A Fugro vessel being used in the search for missing Malaysian Airlines flight MH370 has been temporarily put out of action – after a towfish being used in the search crashed into a 2200-metre mud volcano.
The company has been providing support to find the missing flight which disappeared in March 2014 with 239 people on board.
The Joint Agency Coordination Centre (JACC) said the sonar vehicle being carried by the Fugro Discovery struck the volcano with the vehicle’s tow cable then breaking.
The unit fell to the seabed along with 4,500 metres of cable.
The towfish had been mapping the sea floor using ‘side sonar’ when the incident happened.
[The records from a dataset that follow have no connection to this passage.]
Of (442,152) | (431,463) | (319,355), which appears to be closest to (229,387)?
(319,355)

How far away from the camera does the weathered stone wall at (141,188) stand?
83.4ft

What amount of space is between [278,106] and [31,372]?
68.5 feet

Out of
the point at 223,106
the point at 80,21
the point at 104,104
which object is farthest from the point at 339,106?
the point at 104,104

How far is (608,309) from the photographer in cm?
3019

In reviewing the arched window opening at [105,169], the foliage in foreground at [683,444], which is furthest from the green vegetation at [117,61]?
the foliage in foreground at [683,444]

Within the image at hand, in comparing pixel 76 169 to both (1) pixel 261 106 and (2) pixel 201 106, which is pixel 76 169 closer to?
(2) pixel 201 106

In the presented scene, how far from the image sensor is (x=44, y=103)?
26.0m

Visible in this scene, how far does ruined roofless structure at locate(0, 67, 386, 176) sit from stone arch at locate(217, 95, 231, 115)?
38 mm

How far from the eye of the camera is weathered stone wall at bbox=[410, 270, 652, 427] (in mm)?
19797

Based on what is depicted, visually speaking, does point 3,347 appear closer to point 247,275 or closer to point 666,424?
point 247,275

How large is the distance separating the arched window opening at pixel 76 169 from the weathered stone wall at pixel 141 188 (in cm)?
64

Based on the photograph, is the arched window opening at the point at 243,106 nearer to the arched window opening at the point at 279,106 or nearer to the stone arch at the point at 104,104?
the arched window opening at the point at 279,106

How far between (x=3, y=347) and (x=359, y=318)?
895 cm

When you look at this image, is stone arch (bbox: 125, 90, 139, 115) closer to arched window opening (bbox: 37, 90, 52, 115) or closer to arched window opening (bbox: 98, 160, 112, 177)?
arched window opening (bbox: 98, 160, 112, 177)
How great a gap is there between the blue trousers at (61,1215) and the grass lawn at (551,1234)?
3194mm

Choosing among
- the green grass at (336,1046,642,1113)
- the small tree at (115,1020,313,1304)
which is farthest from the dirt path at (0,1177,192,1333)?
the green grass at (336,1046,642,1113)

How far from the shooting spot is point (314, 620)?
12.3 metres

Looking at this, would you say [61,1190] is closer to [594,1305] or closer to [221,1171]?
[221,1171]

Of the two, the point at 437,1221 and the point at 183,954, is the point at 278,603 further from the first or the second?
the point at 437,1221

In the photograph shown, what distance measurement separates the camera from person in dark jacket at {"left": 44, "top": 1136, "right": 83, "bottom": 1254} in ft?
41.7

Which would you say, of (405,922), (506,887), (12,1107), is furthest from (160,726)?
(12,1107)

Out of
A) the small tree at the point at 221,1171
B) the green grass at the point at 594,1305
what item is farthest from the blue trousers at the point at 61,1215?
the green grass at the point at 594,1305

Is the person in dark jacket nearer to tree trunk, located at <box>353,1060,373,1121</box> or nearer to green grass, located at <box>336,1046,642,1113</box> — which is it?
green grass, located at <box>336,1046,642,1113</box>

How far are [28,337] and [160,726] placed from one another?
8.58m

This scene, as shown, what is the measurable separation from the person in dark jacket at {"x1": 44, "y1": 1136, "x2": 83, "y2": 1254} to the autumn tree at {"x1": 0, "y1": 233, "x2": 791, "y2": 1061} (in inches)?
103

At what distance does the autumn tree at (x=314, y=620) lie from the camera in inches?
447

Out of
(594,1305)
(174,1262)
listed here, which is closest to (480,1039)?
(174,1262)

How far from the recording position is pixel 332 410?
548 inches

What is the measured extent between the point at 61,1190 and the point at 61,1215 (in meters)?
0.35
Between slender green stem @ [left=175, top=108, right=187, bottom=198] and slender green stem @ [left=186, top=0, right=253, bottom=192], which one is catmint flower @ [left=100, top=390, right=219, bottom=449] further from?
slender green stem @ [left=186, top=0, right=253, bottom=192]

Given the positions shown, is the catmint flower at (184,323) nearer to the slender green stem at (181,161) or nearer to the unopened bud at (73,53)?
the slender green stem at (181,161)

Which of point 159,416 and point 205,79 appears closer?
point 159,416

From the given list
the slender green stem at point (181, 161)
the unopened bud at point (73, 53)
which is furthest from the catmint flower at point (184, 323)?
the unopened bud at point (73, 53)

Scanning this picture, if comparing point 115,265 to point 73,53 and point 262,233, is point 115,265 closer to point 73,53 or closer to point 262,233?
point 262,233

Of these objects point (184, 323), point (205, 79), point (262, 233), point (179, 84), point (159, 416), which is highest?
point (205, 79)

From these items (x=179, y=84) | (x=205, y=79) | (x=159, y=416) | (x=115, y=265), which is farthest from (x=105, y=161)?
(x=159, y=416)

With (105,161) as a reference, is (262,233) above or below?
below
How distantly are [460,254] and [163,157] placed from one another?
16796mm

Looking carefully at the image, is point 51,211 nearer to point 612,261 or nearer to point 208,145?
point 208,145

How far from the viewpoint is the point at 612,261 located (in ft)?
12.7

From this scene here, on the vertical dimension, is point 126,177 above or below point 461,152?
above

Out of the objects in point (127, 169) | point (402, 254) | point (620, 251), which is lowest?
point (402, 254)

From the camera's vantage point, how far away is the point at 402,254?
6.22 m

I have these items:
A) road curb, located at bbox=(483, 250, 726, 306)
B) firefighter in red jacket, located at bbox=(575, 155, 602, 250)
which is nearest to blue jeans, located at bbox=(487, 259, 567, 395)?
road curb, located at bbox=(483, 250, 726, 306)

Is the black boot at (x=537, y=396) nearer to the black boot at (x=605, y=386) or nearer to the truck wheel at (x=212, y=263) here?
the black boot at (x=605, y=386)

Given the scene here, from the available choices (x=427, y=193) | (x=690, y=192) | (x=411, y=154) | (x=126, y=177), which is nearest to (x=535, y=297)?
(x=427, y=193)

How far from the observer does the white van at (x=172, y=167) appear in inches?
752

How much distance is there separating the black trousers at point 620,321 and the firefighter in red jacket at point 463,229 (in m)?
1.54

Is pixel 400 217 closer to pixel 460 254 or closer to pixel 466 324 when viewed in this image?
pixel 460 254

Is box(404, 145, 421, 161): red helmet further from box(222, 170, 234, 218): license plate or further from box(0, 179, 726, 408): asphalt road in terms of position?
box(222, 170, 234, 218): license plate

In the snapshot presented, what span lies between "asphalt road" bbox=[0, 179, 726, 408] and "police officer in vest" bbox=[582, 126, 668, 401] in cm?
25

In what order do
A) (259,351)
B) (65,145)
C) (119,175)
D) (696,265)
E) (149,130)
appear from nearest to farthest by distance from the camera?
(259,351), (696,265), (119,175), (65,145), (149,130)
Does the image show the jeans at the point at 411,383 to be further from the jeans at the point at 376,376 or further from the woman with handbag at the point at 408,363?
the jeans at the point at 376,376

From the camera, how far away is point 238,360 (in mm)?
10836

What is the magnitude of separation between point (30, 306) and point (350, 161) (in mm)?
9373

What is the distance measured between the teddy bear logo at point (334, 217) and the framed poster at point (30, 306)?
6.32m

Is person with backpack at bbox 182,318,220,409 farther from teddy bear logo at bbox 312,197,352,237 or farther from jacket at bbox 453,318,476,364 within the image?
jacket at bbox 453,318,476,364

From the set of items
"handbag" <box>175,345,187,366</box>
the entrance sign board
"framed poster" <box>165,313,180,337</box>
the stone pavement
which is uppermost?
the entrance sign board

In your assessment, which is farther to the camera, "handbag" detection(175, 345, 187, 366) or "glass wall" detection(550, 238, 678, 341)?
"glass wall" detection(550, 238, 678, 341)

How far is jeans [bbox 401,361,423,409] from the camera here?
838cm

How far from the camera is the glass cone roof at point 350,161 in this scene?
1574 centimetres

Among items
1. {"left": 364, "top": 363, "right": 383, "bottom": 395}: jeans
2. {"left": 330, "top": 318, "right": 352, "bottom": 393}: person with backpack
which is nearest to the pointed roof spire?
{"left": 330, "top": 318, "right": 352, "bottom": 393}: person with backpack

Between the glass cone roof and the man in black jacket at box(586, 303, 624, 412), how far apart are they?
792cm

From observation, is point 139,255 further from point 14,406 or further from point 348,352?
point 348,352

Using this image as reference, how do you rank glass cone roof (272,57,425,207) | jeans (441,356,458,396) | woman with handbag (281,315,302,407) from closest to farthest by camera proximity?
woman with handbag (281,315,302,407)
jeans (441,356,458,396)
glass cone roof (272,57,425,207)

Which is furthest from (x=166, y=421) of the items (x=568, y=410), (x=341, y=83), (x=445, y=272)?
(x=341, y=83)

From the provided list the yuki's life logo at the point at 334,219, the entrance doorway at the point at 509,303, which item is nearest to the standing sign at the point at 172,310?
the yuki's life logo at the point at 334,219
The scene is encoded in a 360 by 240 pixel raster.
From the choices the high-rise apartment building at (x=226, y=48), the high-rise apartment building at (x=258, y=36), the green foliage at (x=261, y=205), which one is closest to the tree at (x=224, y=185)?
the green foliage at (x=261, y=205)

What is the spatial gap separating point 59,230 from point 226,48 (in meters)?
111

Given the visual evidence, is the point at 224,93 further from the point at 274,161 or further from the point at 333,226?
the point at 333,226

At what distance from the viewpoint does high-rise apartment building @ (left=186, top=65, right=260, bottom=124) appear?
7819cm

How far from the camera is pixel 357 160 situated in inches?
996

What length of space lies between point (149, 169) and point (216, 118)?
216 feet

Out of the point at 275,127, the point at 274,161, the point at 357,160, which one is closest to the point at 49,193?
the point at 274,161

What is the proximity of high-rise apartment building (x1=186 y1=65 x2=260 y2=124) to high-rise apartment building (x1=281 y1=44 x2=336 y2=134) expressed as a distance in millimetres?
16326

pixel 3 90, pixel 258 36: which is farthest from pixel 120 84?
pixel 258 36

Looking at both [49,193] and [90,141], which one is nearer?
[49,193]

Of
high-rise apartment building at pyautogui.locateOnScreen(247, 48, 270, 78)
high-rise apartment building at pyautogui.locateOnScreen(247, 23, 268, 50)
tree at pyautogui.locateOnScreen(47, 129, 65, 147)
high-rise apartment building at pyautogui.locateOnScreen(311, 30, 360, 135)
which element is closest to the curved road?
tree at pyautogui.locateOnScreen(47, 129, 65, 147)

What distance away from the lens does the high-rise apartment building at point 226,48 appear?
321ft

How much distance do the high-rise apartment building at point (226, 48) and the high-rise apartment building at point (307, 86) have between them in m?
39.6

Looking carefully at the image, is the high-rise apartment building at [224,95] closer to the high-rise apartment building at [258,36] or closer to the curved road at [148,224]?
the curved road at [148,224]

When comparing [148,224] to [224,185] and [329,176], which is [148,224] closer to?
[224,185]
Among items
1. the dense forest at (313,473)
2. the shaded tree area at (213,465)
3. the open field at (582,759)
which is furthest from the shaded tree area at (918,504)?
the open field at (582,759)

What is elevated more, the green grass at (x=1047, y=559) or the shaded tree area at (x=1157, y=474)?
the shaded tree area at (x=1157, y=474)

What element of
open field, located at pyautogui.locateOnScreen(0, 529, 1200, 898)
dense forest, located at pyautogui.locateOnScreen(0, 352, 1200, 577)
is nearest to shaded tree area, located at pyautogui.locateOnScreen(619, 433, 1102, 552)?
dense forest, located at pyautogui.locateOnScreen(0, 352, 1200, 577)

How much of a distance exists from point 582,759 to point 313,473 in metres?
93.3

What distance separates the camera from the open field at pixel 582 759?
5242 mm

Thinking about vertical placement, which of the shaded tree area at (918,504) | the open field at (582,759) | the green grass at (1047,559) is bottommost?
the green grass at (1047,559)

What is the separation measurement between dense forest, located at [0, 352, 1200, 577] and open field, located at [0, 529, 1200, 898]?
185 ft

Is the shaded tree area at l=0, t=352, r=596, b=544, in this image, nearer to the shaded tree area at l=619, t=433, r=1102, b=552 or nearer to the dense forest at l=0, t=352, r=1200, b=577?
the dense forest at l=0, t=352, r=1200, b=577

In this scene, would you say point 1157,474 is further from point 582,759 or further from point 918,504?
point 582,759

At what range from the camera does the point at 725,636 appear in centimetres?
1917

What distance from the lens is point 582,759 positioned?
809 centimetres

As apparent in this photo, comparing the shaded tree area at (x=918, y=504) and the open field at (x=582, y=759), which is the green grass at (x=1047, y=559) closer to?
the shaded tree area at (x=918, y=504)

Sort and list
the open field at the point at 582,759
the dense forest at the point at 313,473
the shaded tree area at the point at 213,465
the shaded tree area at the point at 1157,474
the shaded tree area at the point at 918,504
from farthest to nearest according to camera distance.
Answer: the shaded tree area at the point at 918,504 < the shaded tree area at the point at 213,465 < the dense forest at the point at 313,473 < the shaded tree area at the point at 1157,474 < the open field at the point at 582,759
The vessel has been returned to Freemantle where a replacement cable will be installed on the vessel, while the spare towfish on board will be readied for future searches.
A spokesman for JACC said: “Yesterday, while conducting search activities in the southern Indian Ocean, Fugro Discovery lost the sonar vehicle deep tow (towfish) being used to search the ocean
floor.
“The towfish collided with a mud volcano which rises 2200m from the sea floor resulting in the vehicle’s tow cable breaking. The towfish and 4500m of cable became separated from the vessel and are now resting on the sea floor.”
Since the MH370 flight went missing almost two years ago, the only debris to be found from the plane was a flaperon that was washed up on a beach in Reunion last year.
Last year, Fugro said it was providing an additional vessel, the Havila Harmony, to join the search for the missing flight MH370 in the southern Indian Ocean.
The Dutch engineering company won a contract to help search for the flight in August 2014.